Years ago, I had the pleasure of working for Atlas Telecom when it was an unknown startup. I began as a graveyard-shift operator, but within the first 2 years found myself saying goodbye to first my supervisor and then to the Network Manager. As each left, I found my job role growing. Soon I became the Network and Systems Admin for one of Atlas's first international commercial carrier networks operating twenty-four hours a day. It was like giving a little kid a toy train set at Christmas, it was always in motion. I worked for Atlas for 11 years total, during 7 of which I managed one network and helped out on others. In later years I moved around in a number of job roles, producing internal support documentation on the side. Only later did I start to understand the lessons I learned there.

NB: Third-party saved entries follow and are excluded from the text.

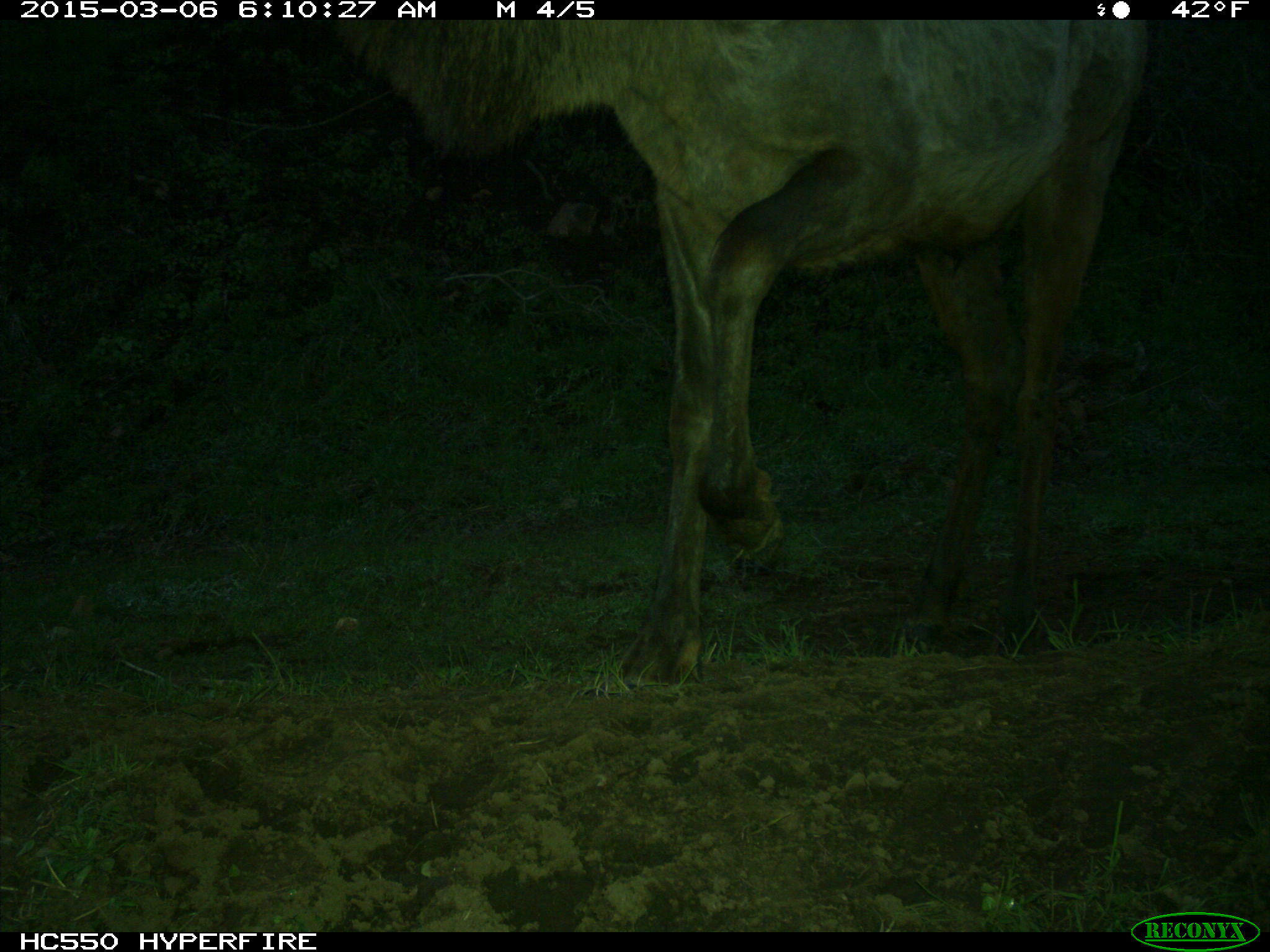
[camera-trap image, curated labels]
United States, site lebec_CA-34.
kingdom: Animalia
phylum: Chordata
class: Mammalia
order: Artiodactyla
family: Cervidae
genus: Cervus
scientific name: Cervus canadensis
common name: elk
Cervus canadensis (elk).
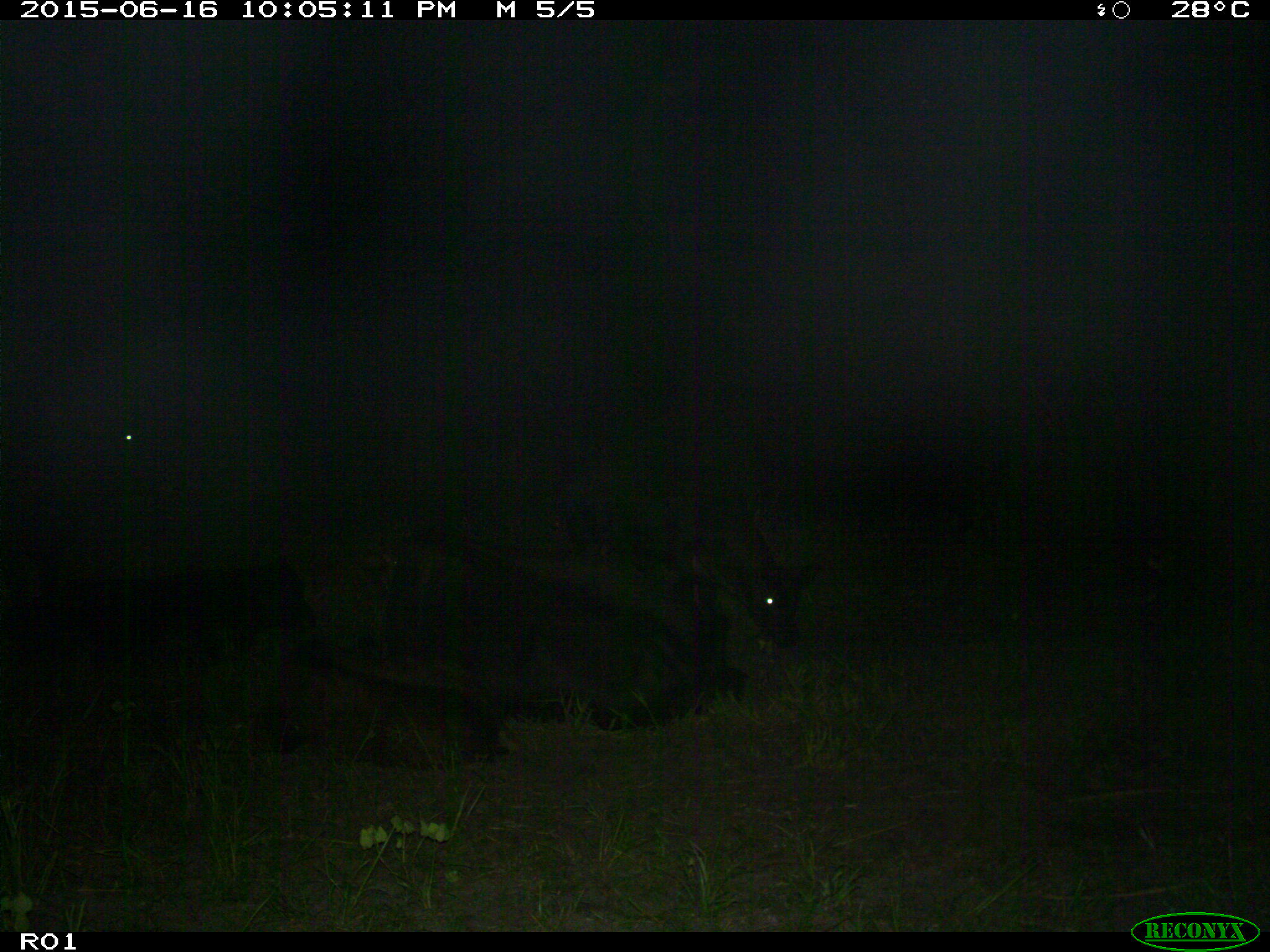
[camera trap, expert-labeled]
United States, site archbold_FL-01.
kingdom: Animalia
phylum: Chordata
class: Mammalia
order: Artiodactyla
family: Bovidae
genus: Bos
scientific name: Bos taurus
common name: domestic cow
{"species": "Bos taurus (domestic cow)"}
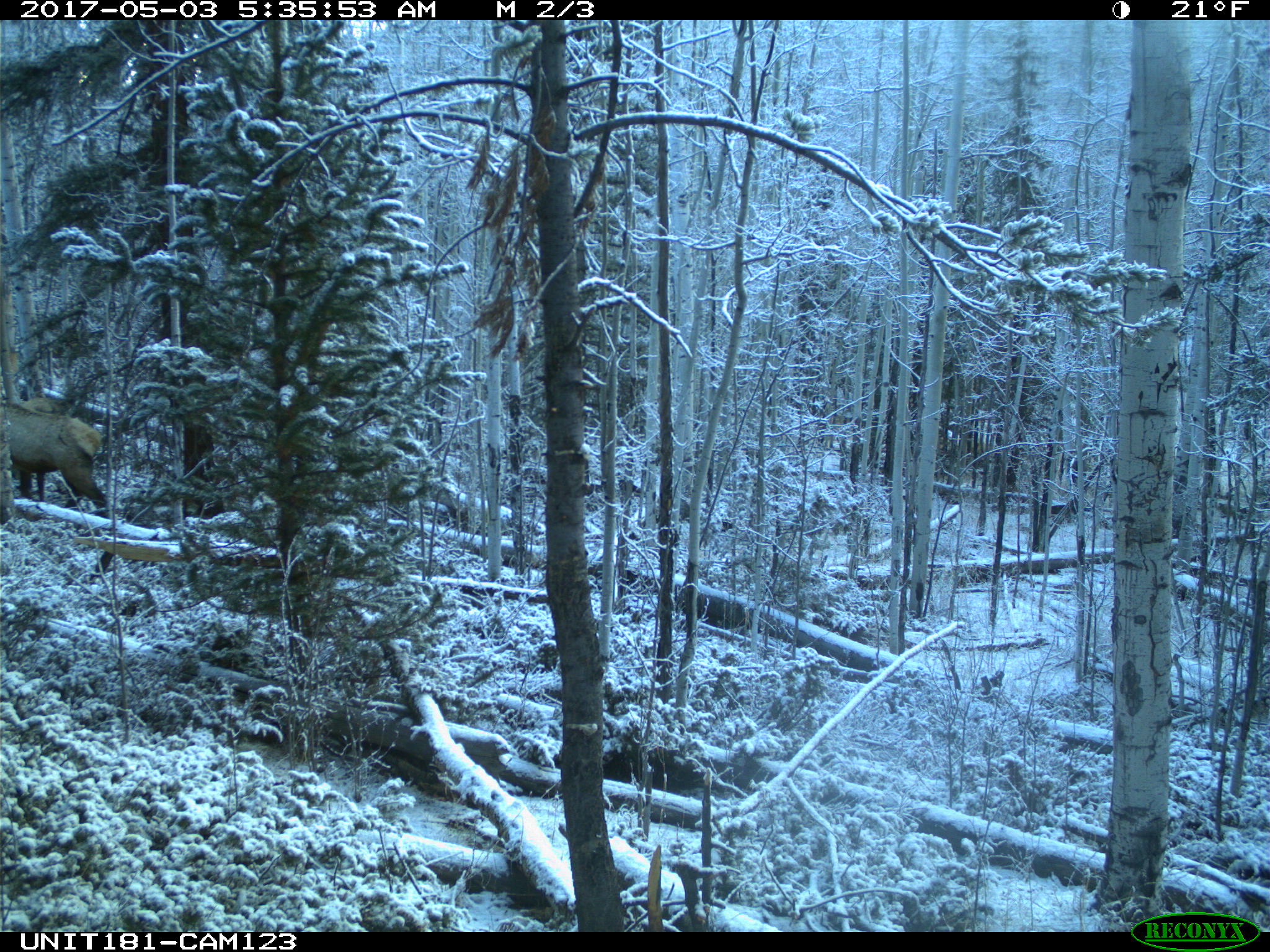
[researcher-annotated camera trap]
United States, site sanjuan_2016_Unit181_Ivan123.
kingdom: Animalia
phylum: Chordata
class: Mammalia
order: Artiodactyla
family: Cervidae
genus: Cervus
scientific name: Cervus elaphus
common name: red deer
Cervus elaphus (red deer).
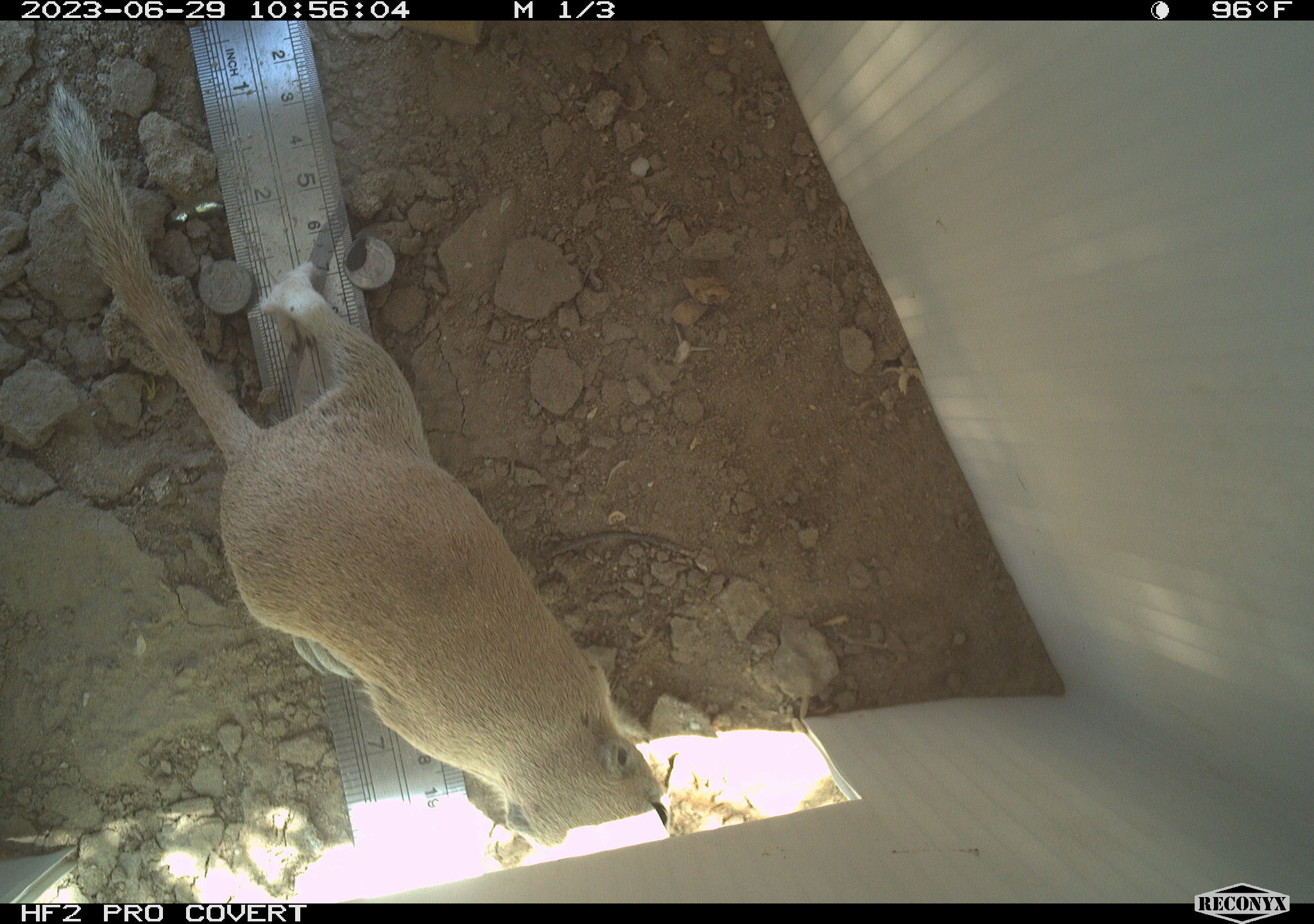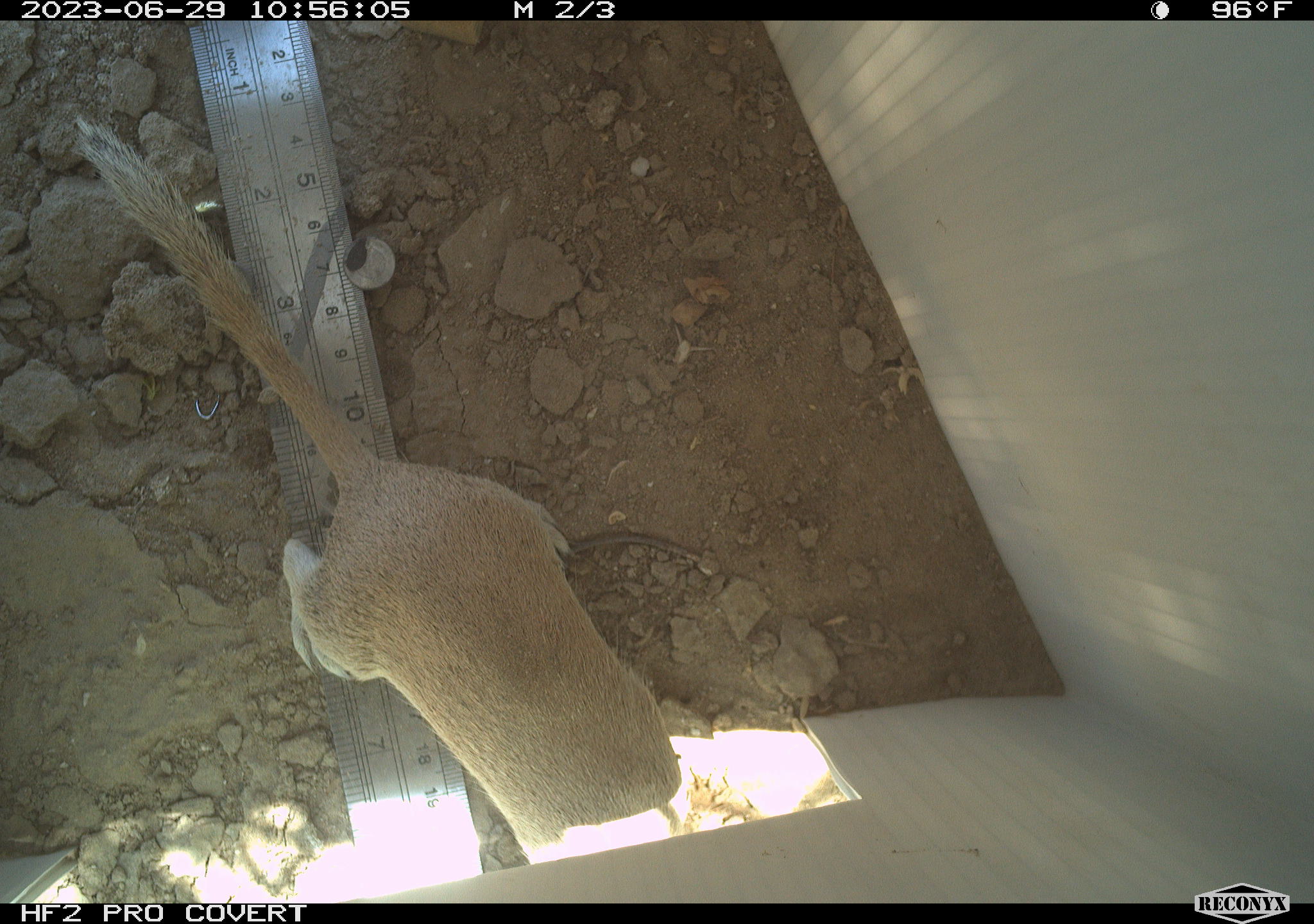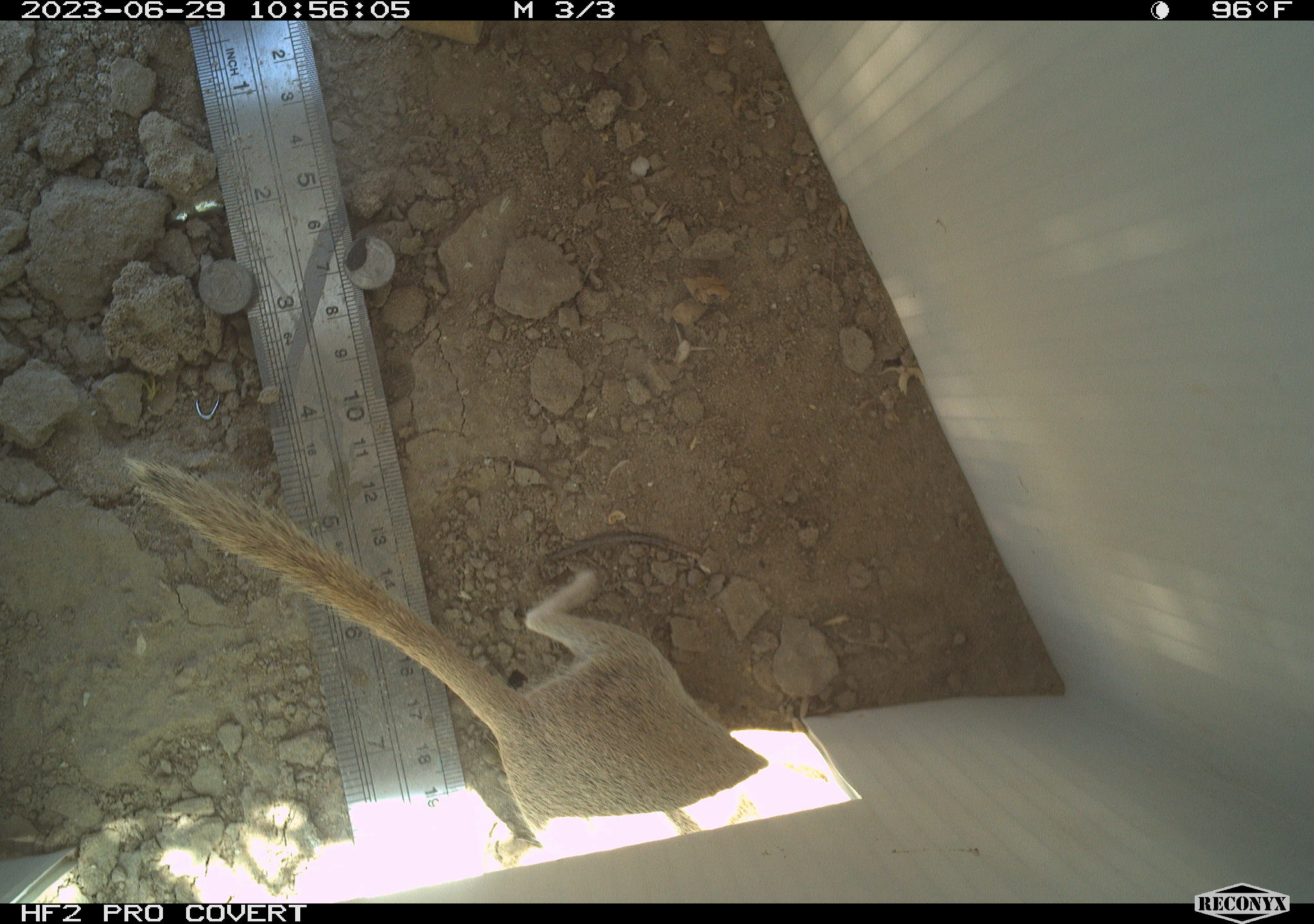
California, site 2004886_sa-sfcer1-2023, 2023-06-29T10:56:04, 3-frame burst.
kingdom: Animalia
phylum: Chordata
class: Mammalia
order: Rodentia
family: Sciuridae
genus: Xerospermophilus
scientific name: Xerospermophilus tereticaudus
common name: round-tailed ground squirrel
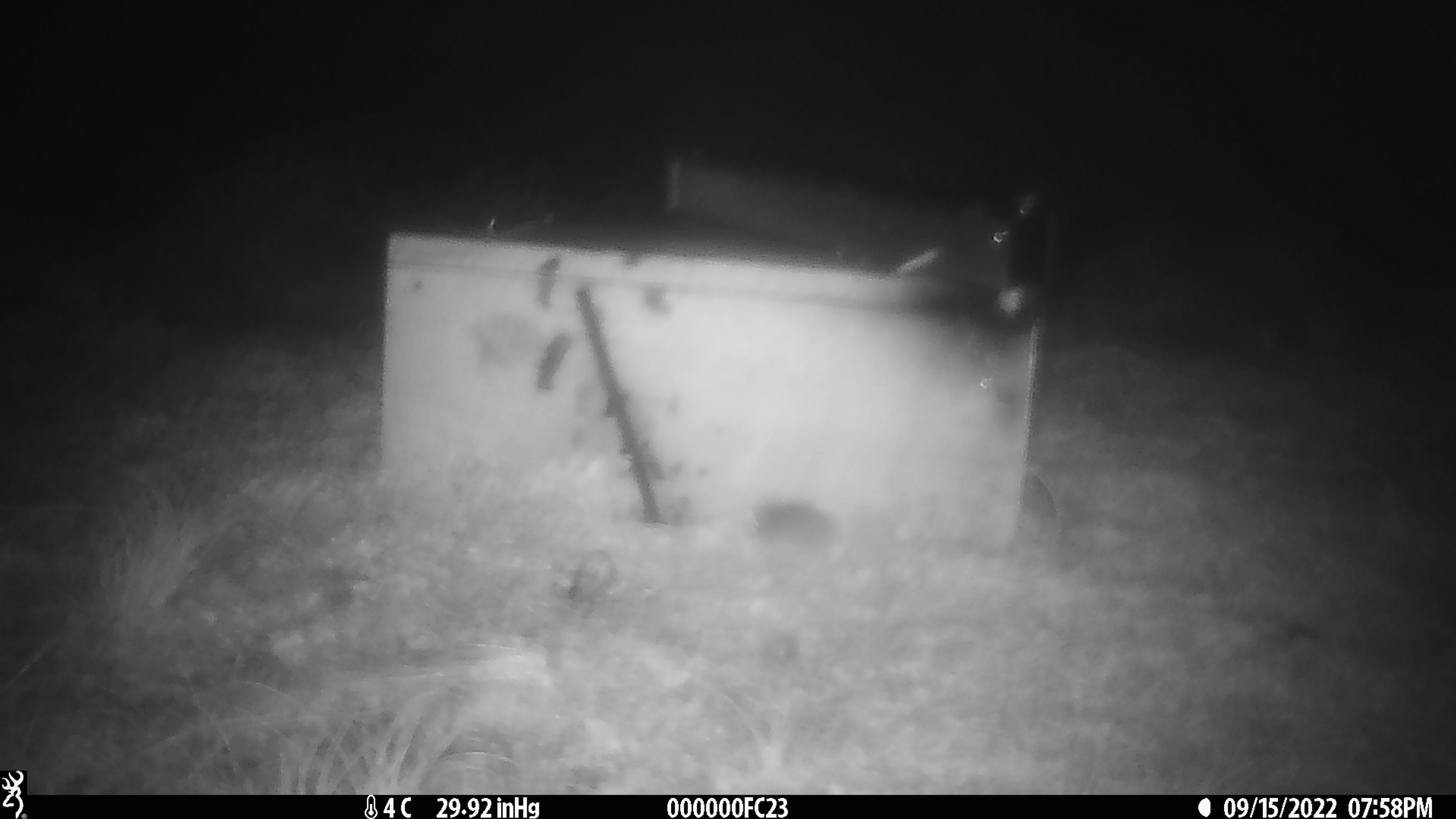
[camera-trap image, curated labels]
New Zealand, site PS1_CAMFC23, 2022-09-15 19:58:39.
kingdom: Animalia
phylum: Chordata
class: Mammalia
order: Rodentia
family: Muridae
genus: Mus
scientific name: Mus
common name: mouse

The interesting thing about Atlas was the products / services they offered to customers at different levels, and the way they moved across multiple domains at different entry points to offer a new solution to the old problem of moving information around the world. Their view of innovation led to the undoing of many developed marketplaces with well-entrenched vendors and dominant players. The project I am doing now is not so much about moving message traffic around the world as it is to supply those who mine information about the Earth with new tools and platforms. As with Atlas, this involves both a simple view of innovation and the use of commodity computing resources to create complex platforms. And, most critically, it involves going after a target market that no one else sees: the people trying to mine information about the Earth for climate change.